**EXERCISE REQUIREMENTS:**
Turn the lines below, beginning at the line that contains "Do you think" and continuing through the end, into a two-column CSV with the headers input and output, one row per line with its answer. Put each value in a single quoted field and replace any line breaks with spaces.

════

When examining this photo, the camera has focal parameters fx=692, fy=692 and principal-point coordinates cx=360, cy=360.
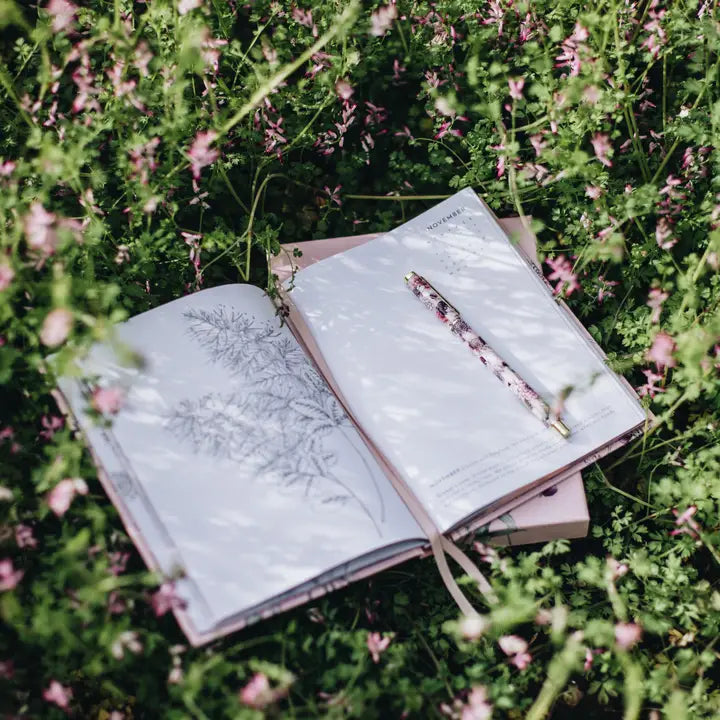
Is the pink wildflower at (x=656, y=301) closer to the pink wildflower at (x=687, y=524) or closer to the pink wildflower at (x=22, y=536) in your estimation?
the pink wildflower at (x=687, y=524)

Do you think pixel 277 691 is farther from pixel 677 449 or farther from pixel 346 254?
pixel 677 449

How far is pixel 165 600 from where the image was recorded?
126cm

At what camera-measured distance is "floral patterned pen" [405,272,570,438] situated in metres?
1.62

════

**COMPLETE ANSWER:**
input,output
"Do you think pixel 277 691 is farther from pixel 677 449 or farther from pixel 346 254?","pixel 677 449"
"How far is pixel 165 600 from where the image was recorded?","126cm"
"At what camera-measured distance is ""floral patterned pen"" [405,272,570,438] situated in metres?","1.62"